Kurze Aufgabe 1: Wer geht laut dem Text zur Mitteilung der Kommission in Vorleistung, sobald die Vorschusszahlungen der EU aufgebraucht sind?

Ausgewählter Text:
--- --- ---
Die Mitteilung der Kommission sieht im Rahmen der "korrektiven Komponente" unter Ziffer 4, Seite 11 f. u.a. vor, auch ordnungsgemäß ausbezahlte EU-Mittel nicht zu erstatten. Dies ist abzulehnen, da eine solche Maßnahme in jedem Fall unsachgemäße und in der Regel auch den gemeinsamen Fachzielen der EU entgegengesetzte Folgen haben würde.
Ein derartiges Junktim ohne kausalen Bezug erscheint nicht vertretbar (Vertrauensschutz) und birgt auch erhebliche haushalterische Risiken. Sobald die Vorschusszahlungen der EU aufgebraucht sind, gehen die Landeshaushalte in Vorleistung. Bei einem Junktim wäre die Erstattung nicht mehr planbar.
--- --- ---
Erfasste Angaben:

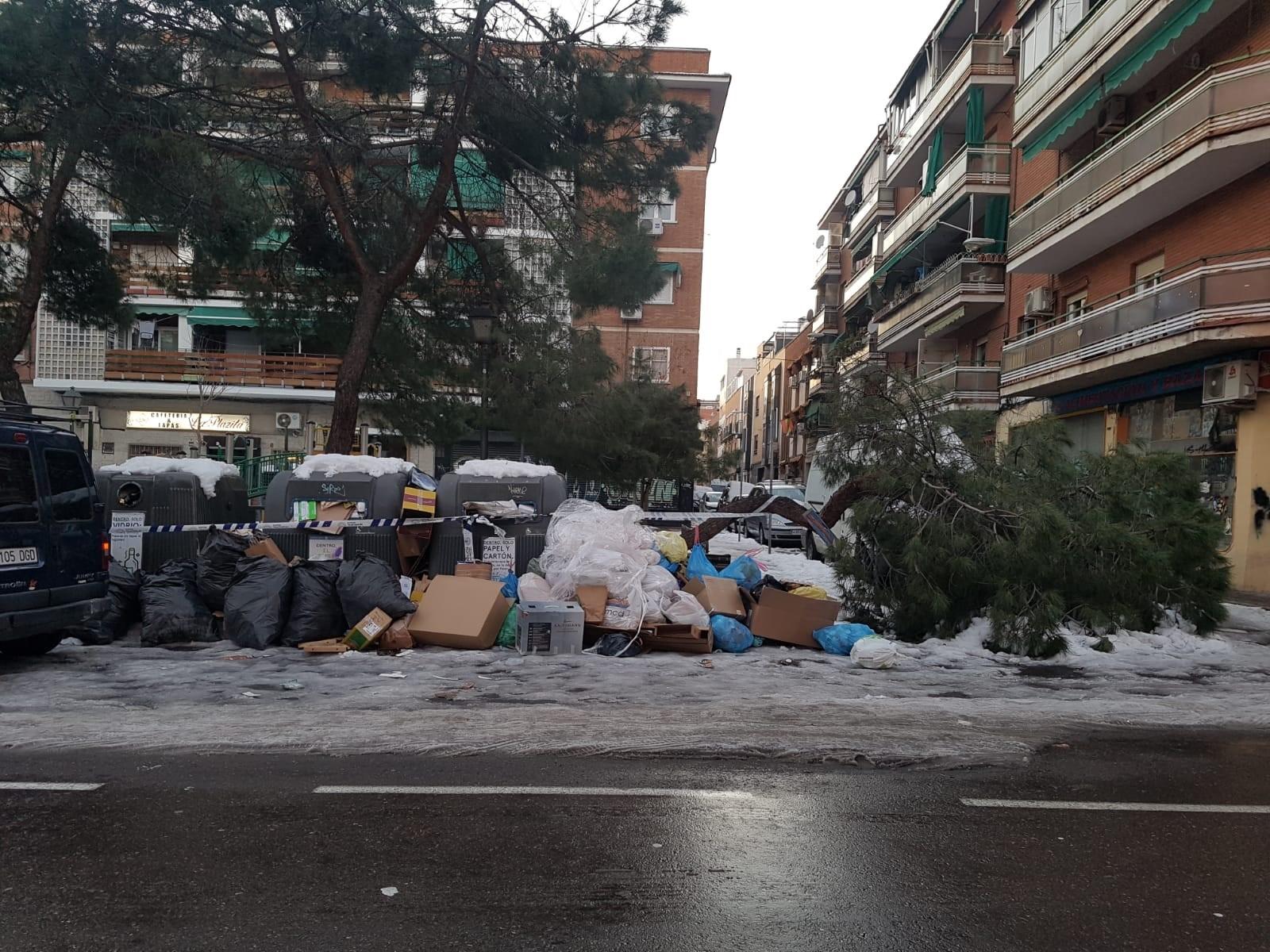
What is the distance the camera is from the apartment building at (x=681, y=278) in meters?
37.9

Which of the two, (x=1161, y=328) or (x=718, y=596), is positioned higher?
(x=1161, y=328)

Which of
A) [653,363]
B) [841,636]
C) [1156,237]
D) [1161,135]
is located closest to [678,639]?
[841,636]

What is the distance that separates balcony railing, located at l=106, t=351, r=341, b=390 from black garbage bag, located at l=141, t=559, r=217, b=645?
24671 mm

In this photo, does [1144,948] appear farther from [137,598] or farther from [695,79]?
[695,79]

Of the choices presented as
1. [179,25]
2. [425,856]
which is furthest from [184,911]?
[179,25]

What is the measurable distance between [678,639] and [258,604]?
372 centimetres

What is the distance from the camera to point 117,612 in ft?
29.5

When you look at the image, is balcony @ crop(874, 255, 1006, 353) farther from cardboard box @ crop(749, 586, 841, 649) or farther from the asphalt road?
the asphalt road

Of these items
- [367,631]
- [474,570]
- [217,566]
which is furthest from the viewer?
[474,570]

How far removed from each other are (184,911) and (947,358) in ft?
110

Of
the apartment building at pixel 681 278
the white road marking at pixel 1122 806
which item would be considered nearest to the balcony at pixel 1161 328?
the white road marking at pixel 1122 806

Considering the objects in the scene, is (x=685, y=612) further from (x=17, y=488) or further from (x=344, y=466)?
(x=17, y=488)

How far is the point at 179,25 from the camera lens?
40.4ft

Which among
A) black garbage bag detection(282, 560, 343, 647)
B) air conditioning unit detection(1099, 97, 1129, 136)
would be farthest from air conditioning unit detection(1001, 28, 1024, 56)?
black garbage bag detection(282, 560, 343, 647)
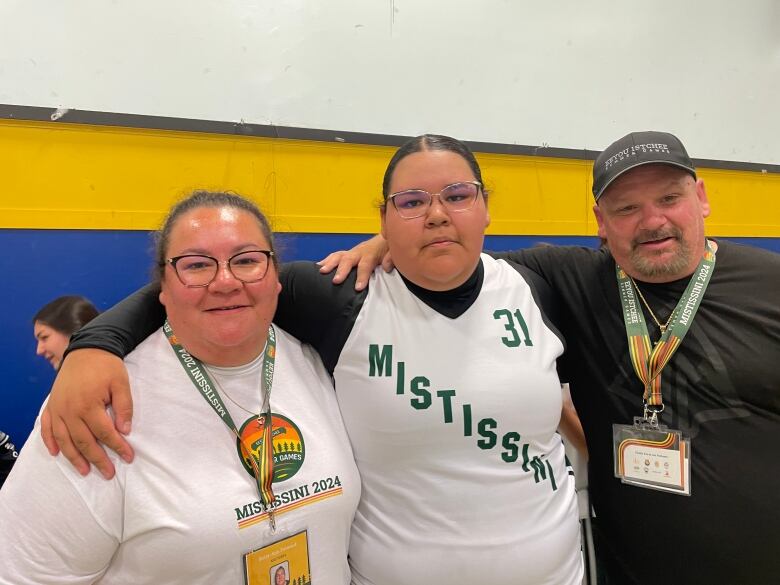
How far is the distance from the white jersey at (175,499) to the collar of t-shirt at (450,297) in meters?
0.40

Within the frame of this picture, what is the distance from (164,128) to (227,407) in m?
1.68

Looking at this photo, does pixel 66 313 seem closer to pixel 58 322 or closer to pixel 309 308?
pixel 58 322

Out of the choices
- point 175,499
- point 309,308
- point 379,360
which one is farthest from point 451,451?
point 175,499

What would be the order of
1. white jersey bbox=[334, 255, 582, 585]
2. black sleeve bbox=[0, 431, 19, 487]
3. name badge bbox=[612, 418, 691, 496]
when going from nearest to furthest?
white jersey bbox=[334, 255, 582, 585] → name badge bbox=[612, 418, 691, 496] → black sleeve bbox=[0, 431, 19, 487]

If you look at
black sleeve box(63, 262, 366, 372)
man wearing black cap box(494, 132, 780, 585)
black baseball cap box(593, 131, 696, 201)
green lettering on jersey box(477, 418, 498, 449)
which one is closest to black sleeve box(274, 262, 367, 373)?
black sleeve box(63, 262, 366, 372)

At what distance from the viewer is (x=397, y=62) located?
2.65 m

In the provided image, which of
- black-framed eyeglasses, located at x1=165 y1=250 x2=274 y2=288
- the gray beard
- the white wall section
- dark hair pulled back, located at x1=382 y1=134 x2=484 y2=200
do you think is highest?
the white wall section

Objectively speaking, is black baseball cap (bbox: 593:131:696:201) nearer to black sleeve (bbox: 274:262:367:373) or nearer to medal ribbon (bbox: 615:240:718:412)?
medal ribbon (bbox: 615:240:718:412)

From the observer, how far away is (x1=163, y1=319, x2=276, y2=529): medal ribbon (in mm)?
966

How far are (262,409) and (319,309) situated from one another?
29 centimetres

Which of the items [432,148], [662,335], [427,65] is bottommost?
[662,335]

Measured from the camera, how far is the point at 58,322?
2.02 m

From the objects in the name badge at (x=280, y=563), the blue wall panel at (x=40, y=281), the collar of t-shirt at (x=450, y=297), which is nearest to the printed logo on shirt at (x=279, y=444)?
the name badge at (x=280, y=563)

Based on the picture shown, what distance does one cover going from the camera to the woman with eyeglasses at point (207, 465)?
85 centimetres
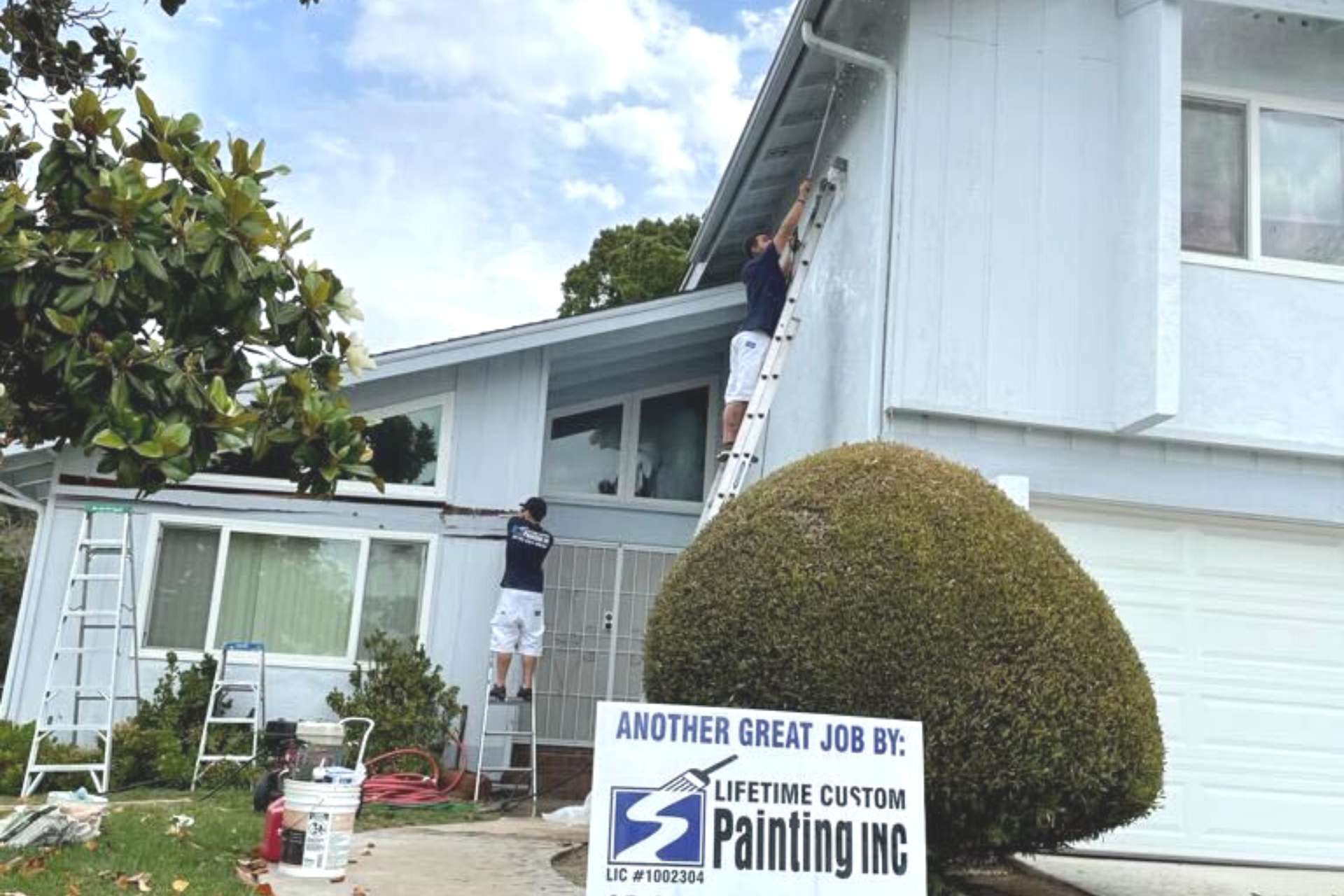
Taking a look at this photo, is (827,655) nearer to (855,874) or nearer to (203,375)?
(855,874)

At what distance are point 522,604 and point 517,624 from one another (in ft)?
0.63

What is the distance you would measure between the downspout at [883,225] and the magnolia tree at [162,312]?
4.85m

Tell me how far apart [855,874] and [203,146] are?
3.27 m

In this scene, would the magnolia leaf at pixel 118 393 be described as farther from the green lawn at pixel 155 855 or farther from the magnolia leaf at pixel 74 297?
the green lawn at pixel 155 855

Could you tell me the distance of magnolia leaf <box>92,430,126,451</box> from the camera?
2621 millimetres

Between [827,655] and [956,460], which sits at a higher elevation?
[956,460]

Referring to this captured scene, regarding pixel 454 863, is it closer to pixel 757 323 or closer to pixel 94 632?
pixel 757 323

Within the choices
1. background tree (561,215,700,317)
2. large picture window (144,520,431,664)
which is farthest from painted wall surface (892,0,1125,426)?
background tree (561,215,700,317)

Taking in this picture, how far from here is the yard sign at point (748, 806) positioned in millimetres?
3947

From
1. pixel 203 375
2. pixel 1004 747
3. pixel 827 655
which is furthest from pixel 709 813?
pixel 203 375

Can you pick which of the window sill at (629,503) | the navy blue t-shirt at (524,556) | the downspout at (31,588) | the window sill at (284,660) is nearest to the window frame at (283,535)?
the window sill at (284,660)

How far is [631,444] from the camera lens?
12.7 m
--- --- ---
Kurze Aufgabe 2: Setze die Einträge von der Zeile mit „Within the choices“ bis zum Ende der Einträge, beide Enden eingeschlossen, als nummerierte Liste. Lass dabei die Leerzeilen weg.

Ergebnis 1: Die Landeshaushalte.

Ergebnis 2:
1. Within the choices
2. 1. background tree (561,215,700,317)
3. 2. large picture window (144,520,431,664)
4. which is farthest from painted wall surface (892,0,1125,426)?
5. background tree (561,215,700,317)
6. Taking in this picture, how far from here is the yard sign at point (748, 806) positioned in millimetres?
7. 3947
8. From
9. 1. pixel 203 375
10. 2. pixel 1004 747
11. 3. pixel 827 655
12. which is furthest from pixel 709 813?
13. pixel 203 375
14. Can you pick which of the window sill at (629,503) | the navy blue t-shirt at (524,556) | the downspout at (31,588) | the window sill at (284,660) is nearest to the window frame at (283,535)?
15. the window sill at (284,660)
16. How far is [631,444] from the camera lens?
17. 12.7 m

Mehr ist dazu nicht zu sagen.